7. В дальнейшем происходит постепенное обживание публично-символических мест по мере более глубокого городского окультуривания населения. Как молодая урбанистическая страна, мы, пожалуй, только сейчас подходим к важному этапу, давно пройденному индустриально развитыми странами - к преобладанию "горожан в 3-м поколении". Напомним, что только переписью населения 1959 года впервые в России зафиксировано преобладание городского населения над сельским. По мере прогрессирующей урбанизации, перехода к постиндустриальному обществу характерная для буржуазного города эпохи модернизма система жестких оппозиций стирается. Происходит превращение публично-символических мест в места повседневной заботы. Начинается их одомашнивание и обустройство, наполнение интимно-эмоциональной нагрузкой перекрестков, городских углов внуками горожан 1-го поколения ("вот эта улица, вот этот дом, а вот эта барышня" и т. п.)

8. Итак, в городе эпохи модернизма существует четкая система метафор для обозначения различий между публично-символическими пространствами и местами повседневной заботы. Для первых характерна высокая смысловая провокативность, вторым свойственна пониженная степень образности, неспособность будить фантазию как имагнитивный капитал (важная составляющая в мире ценностей современного общества, связанная со способностью ощущать стратегию, иметь ощущение перспективы). Первые наделены качеством "священных" для сердца каждого англичанина, немца или русского места, в то время как второе - это всего лишь банальные места (дом, аптека, закусочная, пивная). Первые в идеальном варианте предстают как регулярный парк (к примеру, "культуры и отдыха" в советскую эпоху), противоположностью которого становится банальный сквер. Первые пропитаны духом монументальности и манифестируются монументом, воздвигаемым на главной площади, им противопоставлен банальный перекресток, ближайшее окружение горожанина, расположенная по соседству среда.

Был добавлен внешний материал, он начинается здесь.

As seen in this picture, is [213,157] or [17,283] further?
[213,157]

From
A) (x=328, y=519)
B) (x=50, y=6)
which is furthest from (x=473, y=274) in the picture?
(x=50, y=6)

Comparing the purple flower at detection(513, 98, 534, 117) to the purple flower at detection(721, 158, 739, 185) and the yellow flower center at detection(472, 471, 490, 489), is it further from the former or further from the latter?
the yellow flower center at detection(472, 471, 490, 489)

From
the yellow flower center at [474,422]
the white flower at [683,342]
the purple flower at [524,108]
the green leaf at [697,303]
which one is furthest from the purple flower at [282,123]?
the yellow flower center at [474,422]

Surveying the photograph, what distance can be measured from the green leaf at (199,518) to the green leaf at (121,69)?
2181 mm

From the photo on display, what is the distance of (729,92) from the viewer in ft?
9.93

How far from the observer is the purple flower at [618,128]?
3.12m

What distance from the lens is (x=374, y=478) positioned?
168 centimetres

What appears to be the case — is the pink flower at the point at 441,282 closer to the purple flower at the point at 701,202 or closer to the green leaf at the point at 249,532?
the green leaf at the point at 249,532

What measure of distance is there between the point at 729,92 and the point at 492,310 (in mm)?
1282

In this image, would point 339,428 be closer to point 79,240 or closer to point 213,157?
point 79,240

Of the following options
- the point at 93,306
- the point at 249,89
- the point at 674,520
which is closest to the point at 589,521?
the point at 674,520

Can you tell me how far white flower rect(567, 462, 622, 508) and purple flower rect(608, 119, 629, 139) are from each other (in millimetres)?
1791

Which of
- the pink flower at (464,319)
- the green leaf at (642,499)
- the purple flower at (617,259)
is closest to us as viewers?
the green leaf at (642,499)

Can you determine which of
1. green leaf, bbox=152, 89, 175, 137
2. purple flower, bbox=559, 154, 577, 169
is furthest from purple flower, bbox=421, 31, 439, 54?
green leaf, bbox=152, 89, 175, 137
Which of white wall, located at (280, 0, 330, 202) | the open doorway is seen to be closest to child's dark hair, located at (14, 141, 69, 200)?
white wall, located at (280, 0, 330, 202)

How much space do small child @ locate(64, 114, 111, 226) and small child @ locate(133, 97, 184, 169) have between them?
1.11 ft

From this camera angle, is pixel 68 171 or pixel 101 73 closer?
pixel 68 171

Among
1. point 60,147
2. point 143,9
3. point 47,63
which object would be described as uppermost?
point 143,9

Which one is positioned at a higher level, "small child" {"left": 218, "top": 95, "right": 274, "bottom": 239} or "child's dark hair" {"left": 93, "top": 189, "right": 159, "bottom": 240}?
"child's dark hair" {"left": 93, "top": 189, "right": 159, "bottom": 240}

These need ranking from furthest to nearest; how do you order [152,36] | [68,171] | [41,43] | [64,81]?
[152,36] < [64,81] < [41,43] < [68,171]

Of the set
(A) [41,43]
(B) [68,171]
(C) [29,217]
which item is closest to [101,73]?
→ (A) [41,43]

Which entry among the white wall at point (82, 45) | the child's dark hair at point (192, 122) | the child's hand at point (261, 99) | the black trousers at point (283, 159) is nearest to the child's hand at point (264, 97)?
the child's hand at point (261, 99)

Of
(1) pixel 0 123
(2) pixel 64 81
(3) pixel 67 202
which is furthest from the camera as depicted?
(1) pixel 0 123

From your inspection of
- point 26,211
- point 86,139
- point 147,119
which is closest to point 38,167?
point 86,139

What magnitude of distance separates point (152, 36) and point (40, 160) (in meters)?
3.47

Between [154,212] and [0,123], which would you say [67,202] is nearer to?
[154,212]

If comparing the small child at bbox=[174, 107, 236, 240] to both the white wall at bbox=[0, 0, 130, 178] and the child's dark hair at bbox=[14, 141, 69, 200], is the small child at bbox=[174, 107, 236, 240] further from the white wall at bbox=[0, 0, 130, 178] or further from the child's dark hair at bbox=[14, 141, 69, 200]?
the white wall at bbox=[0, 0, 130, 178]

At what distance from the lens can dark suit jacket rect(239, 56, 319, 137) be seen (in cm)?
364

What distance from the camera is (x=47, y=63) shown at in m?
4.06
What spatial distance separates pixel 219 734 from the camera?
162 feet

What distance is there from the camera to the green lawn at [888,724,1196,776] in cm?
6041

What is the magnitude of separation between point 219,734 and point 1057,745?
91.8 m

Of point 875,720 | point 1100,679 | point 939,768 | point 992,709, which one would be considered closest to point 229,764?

В символических местах находятся монументальная архитектура, музеи, в то время как для мест повседневных достаточно и рыночной архитектуры (прозаических промтоварных магазинов с разной "мелочевкой" и торговых павильонов).

9. Еще раз подчеркнем, что в постмодерной культурной ситуации снимается оппозиция символического и банального знакового городского пространства , происходит конвертация символического и знакового и, соответственно, возникает иное чувство места, укорененности в нем - как понимание того, что это место является частью жизненного мира, как оно "работает", навязывая чувства притягательности, отталкивания (нравится/не нравится), как место принимается или отрицается.

В этой связи музейный бум в индустрии культуры на Западе, с примечательным прокручиванием миллионов посетителей и денег с целью получения визуального удовольствия связан именно с этим новым чувством укорененности в повседневной среде с низкой символической нагрузкой. Но музеефикации подвергается именно повседневность - в ней показывается именно смена эпох, парадигмальных границ мышления в самых обыденных (кухонно-гаражно-чуланных) вещах (этот эффект угадан был в телевизионной передаче "Старая квартира"), во всевозможных американских, австралийских городках-музеях золотоискателей, первопроходцев и т. п., экспонирующих всего лишь технику и технологию производства, практики повседневной жизни и во всех мелочах и подробностях вещественный, предметный ряд образа жизни всего лишь столетней или даже полувековой давности. Природа и история в музеях, национальных парках и заповедниках экспонируется как товар в витрине, визуально потребляется и предстает в качестве материала для сверки ценностей, демонстрации исторических границ в ней. Рассказывание города и природы как текстов в современном музейно-выставочном бизнесе происходит с выставлением напоказ именно границ в них, "естественно-исторических" или геологических отложений как следов и рубежей исторического или геологического развития.